With this in mind, we wondered how iron might influence the anti-bacterial response of DCs and if the outcome might be different for mild and invasive Salmonella. In a time course experiment, we observed that while DCs supplemented with iron actually fared better with guarding against Salmonella, iron-deprived DCs were indeed more susceptible to the spread of the bacteria. It was exciting to see that these results, however, were only applying to non-typhoidal Salmonella. S. Typhi was growing inside DCs undisturbed by the surrounding iron fluctuation. This led us to suspect that S. Typhi could have a trump card that allows it to survive to iron loaded DC that other Salmonella do not have.

Meticulous research in the intricate web of genes expressed by the bacterium during infection pointed out not one but three possible tricks that S. Typhi might use to deceive the iron-induced killing. S. Typhi displayed increased expression of katG, ygaD, and hmpA, three important genes which contribute to detoxify reactive species of oxygen and nitrogen. Encouraged by a peculiar resistance that S. Typhi manifested in the presence of nitrogen stressor, we decided to construct a S. Typhi mutant strain deficient to express the hmpA gene. It was at this point that we observed what was probably the most exciting result of this project: the mutant failed to survive in DCs loaded with iron, supporting the hypothesis that this gene may play a role in typhoidal resistance mechanisms against iron induced stress.

 It felt like we added another piece to the puzzle picturing the mechanisms of Typhoidal virulence.

But isn’t iron also an essential micronutrient for bacteria? Salmonella feeds upon iron by using special molecules called siderophores that bind to the metal and rip it right out of the proteins in which it is enclosed. Siderophores then transport the precious cargo back to the bacteria. Given the high level of iron uptake in infected DCs, we were not surprised at all to see that S. Typhi did not show particularly high expression of genes involved in iron acquisition. Plenty of iron was already available! However, it did show particular induction of the non-ribosomal protein synthetase entF. Since EntF has been shown to confer resistance to H₂O₂ in Salmonella, we hypothesized that S. Typhi siderophore production may be another stratagem adopted by this bacterium to reduce the oxidative and nitrosative stresses. A simple colorimetric assay to measure Salmonella siderophore production confirmed our hypothesis: S. Typhi maintained siderophore production unperturbed by exposure to oxidative or nitrositive stressor.

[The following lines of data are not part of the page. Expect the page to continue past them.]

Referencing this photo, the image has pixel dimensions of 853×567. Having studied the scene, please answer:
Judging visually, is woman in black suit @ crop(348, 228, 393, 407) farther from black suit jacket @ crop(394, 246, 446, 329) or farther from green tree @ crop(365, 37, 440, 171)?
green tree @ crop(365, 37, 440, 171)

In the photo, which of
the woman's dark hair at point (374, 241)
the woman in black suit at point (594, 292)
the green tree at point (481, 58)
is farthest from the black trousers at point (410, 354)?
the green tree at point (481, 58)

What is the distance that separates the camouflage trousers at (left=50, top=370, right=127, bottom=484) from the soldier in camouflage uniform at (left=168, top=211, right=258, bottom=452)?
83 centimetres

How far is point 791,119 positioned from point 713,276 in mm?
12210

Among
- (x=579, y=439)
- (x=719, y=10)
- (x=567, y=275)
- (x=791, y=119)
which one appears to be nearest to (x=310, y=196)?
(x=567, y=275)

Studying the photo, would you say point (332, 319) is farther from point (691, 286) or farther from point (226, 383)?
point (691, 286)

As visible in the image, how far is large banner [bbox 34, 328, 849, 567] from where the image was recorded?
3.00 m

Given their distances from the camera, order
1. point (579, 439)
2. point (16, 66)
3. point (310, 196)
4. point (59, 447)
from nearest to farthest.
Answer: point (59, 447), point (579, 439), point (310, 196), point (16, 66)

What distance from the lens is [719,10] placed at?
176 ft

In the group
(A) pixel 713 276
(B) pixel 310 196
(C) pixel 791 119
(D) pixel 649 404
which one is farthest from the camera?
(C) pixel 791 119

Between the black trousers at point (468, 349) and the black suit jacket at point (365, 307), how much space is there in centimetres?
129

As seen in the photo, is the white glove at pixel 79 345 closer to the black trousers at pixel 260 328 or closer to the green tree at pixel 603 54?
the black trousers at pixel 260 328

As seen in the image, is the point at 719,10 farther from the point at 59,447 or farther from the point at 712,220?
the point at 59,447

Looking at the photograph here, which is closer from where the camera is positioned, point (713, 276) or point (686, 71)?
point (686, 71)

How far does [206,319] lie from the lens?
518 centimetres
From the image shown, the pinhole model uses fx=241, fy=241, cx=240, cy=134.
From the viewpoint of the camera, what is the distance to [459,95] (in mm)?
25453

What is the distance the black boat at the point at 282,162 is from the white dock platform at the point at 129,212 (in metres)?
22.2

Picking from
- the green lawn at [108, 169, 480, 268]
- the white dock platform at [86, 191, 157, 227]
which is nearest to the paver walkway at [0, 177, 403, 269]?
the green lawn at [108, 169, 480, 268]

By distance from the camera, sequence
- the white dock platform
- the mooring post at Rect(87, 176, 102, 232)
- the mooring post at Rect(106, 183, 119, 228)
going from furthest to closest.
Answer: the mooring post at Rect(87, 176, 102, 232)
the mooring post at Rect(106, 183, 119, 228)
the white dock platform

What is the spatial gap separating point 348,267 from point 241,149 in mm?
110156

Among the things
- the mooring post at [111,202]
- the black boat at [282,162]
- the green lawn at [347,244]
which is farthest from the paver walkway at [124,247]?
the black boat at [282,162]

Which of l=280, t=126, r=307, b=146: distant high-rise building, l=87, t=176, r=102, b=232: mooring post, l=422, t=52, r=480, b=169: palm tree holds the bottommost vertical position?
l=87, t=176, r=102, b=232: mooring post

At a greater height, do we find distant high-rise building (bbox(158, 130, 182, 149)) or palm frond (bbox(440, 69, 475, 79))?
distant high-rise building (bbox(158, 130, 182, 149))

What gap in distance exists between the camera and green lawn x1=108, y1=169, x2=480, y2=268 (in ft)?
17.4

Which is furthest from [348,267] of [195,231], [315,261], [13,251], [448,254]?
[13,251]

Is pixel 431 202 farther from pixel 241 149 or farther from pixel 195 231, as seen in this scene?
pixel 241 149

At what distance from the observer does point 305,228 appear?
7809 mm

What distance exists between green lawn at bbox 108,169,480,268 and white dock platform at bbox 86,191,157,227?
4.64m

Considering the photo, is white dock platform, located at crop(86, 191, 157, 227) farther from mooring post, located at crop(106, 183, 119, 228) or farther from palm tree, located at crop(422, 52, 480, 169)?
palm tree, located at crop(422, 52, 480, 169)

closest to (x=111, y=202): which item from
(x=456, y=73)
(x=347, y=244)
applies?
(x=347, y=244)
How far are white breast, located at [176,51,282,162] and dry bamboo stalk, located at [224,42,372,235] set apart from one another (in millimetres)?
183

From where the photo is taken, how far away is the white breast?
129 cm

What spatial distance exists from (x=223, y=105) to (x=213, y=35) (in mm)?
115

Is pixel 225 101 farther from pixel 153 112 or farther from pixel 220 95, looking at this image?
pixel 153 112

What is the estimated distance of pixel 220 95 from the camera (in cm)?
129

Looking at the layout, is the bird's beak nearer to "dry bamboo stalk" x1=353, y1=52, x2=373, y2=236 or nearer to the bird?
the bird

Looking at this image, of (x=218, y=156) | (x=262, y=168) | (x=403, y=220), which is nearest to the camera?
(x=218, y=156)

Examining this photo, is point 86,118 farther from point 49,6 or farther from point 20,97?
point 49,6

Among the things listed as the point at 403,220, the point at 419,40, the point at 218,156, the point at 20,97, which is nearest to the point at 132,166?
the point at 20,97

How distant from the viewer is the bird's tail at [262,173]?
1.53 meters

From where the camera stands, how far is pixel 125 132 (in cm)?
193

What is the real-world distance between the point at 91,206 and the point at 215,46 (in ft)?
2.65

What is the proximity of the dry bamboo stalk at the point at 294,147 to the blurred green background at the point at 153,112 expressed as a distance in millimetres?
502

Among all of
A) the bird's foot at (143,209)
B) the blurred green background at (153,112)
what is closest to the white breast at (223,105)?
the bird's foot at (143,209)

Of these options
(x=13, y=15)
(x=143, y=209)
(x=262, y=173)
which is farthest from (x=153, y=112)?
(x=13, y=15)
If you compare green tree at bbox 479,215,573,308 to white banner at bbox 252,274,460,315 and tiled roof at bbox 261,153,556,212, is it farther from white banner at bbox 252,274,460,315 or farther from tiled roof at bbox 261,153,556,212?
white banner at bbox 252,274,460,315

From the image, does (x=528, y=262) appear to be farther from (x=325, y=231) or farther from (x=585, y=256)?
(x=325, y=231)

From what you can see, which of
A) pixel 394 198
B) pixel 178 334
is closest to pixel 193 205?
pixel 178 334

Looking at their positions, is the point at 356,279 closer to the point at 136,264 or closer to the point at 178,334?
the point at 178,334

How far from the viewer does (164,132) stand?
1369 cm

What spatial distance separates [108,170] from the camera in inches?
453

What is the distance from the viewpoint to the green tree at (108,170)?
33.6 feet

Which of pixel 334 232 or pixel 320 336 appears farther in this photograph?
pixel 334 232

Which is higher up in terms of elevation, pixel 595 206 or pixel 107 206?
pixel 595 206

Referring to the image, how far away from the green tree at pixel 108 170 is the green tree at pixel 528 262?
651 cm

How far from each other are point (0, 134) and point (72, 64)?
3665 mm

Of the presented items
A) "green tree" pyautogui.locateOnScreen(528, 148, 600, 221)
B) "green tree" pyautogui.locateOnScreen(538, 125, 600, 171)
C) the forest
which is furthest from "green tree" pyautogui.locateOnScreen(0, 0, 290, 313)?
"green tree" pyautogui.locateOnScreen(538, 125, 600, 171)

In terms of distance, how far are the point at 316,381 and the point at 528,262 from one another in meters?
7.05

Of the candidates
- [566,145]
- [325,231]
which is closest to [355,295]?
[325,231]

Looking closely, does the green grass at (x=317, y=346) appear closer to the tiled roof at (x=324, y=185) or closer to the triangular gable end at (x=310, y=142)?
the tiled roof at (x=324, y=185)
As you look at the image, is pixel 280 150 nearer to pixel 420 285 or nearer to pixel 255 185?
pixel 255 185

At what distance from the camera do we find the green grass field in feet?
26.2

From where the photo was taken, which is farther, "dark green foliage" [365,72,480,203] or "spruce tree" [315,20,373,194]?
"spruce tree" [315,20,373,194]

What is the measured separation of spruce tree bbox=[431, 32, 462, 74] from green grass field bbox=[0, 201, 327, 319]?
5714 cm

 Nevertheless, the small intestine is the natural site of Salmonella infection and we couldn’t help but wonder how broadly applicable our in vitro results were. Luckily, our group has long experience working with intestinal tissue and we were able to develop an ex vivoinfection model using human terminal ileo biopsies. In this model, bacteria infect tissue myeloid cells, which are known to have unique phenotypes compared to macrophages or DCs derived in vitro from circulating monocytes. Needless to say, we were thrilled to observe that, similar to DCs, ileum cells infected with S. Typhi expressed higher levels of the iron uptake and storage machinery compared to non-typhoidal species, while limiting iron export.

Our dual RNA-seq data highlighted a dynamic adaptation of iron metabolism in both host and pathogen during infection. Given the involvement of iron in the control of microbial pathogenicity, it appears reasonable to propose that targeting iron may offer therapeutic value.